A darker color came to her cheeks, and she turned smilingly to me.

"Uncle Zeb taught me a jig when I was a wee thing in pinafores. He will never play for me unless I dance for him. You know he thinks I am still a child of eight or ten. If you think it's not—real nice, I won't ask you to stay."

The roguish upcasting of starry eyes, and the deprecating little manner, tied my tongue for the instant.

"I shall be glad to stay, if you will permit me."

This much I managed to utter, and as she bowed assent, I went and leaned against the cabin wall, by the side of Uncle Zeb. This was done partly to give her all the room she needed, and partly to secure a support for myself, for a strange weakness had begun to assail my limbs.

There was an eager, anticipative move on the part of the negroes. They nudged each other, and whispered, grinned broadly, and shifted their positions to where they could obtain an unobstructed view. Salome stood bareheaded, with arms akimbo, waiting for the music. The travelling suit had been discarded, and she was dressed in a simple blue dimity frock which showed the perfect curves of her figure to charming advantage. Uncle Zeb, with characteristic leisure, was in no hurry to begin. He twisted the screws and thrummed the strings in a very wise manner. At length the instrument was tuned to his satisfaction, and then his claw-like fingers began to move with astonishing rapidity. I looked at Salome. She was standing perfectly still. Then, as the music quickened, I saw her supple body begin to sway, like a lily's stem when a zephyr breathes upon it. Her hands dropped to her sides, and daintily lifting her gown above her feet, she began to dance. Gently at first, and with such ease that she barely moved. Then the step receded, advanced, and grew faster. Her tiny feet twinkled, and tapped the earth in perfect time and rhythm. Such living grace I had never looked upon! The bending form, the flushed face, and the dancing feet, the grouped negroes and the old musician,—the picture was burned into my memory like painting is burned upon china in a kiln. My breath came quicker, and my face grew hot. I scarcely knew when she stopped, but for the wild cheers of the spectators. Then, flushed and laughing, she came and cast herself upon the bench by Uncle Zeb.
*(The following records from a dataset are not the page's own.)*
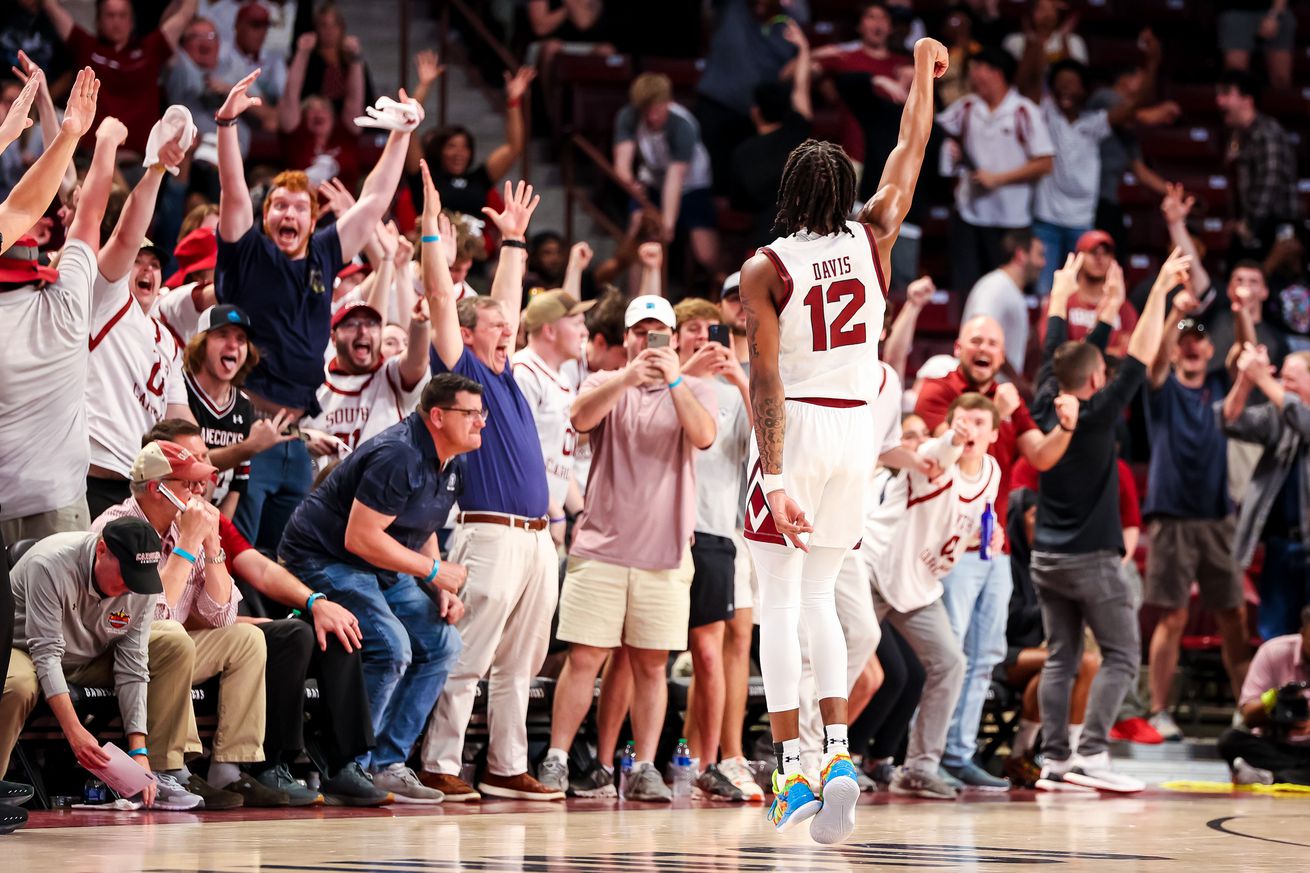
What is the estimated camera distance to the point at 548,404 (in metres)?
8.31

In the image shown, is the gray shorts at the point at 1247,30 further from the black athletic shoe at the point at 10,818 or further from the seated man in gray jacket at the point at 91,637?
the black athletic shoe at the point at 10,818

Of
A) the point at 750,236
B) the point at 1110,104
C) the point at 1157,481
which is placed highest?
the point at 1110,104

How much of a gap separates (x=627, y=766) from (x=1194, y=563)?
4.72 metres

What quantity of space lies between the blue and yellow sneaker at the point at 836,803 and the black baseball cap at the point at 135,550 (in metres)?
2.42

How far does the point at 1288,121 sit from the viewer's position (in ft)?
55.1

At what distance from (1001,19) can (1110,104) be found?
1219mm

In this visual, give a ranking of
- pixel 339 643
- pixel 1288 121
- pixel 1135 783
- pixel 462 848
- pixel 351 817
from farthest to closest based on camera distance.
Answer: pixel 1288 121
pixel 1135 783
pixel 339 643
pixel 351 817
pixel 462 848

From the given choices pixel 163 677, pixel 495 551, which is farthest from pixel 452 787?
pixel 163 677

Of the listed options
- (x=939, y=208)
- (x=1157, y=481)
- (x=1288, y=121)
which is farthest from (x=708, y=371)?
(x=1288, y=121)

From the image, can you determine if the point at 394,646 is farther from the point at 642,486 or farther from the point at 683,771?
Result: the point at 683,771

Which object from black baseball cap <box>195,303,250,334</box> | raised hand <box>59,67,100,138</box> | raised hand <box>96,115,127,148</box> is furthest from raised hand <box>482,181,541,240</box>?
raised hand <box>59,67,100,138</box>

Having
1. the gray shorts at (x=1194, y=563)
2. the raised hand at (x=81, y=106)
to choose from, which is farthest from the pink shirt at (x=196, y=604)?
the gray shorts at (x=1194, y=563)

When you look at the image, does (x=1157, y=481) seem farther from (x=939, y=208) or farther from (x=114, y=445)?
(x=114, y=445)

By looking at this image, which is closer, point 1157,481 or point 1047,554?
point 1047,554
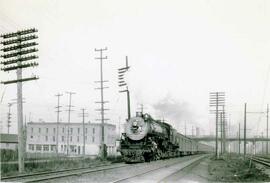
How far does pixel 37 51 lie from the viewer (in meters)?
22.8

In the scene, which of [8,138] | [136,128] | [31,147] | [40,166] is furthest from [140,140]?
[31,147]

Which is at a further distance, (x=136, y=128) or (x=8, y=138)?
(x=8, y=138)

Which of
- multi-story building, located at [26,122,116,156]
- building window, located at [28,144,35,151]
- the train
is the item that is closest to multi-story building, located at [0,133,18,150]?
multi-story building, located at [26,122,116,156]

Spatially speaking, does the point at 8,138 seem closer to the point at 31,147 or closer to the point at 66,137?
the point at 66,137

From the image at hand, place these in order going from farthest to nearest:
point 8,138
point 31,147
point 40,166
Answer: point 31,147
point 8,138
point 40,166

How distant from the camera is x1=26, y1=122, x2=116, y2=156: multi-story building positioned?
100500 millimetres

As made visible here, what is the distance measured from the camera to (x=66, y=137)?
10369 cm

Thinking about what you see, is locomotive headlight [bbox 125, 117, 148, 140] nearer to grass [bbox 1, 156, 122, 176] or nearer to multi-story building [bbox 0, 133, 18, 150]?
grass [bbox 1, 156, 122, 176]

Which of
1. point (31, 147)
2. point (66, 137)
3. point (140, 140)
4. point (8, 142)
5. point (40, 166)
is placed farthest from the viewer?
point (31, 147)

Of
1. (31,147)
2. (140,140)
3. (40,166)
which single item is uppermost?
(140,140)

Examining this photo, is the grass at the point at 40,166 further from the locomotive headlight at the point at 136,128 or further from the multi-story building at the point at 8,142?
the multi-story building at the point at 8,142

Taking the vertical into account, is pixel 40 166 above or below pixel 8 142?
above

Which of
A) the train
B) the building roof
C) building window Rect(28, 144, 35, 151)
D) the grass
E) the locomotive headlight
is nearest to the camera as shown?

"Yo' do it better eb'ry time, chile!" declared the old fellow, highly delighted that she had danced to his playing.

"And you gave it better than ever before! Did I shock you, Mr. Stone?" She turned to me with a look of deep contrition.

I sat down beside her, and spoke my mind.

"I never saw anything like it. But don't fear that you shocked me. I wish that I could see the same thing every evening."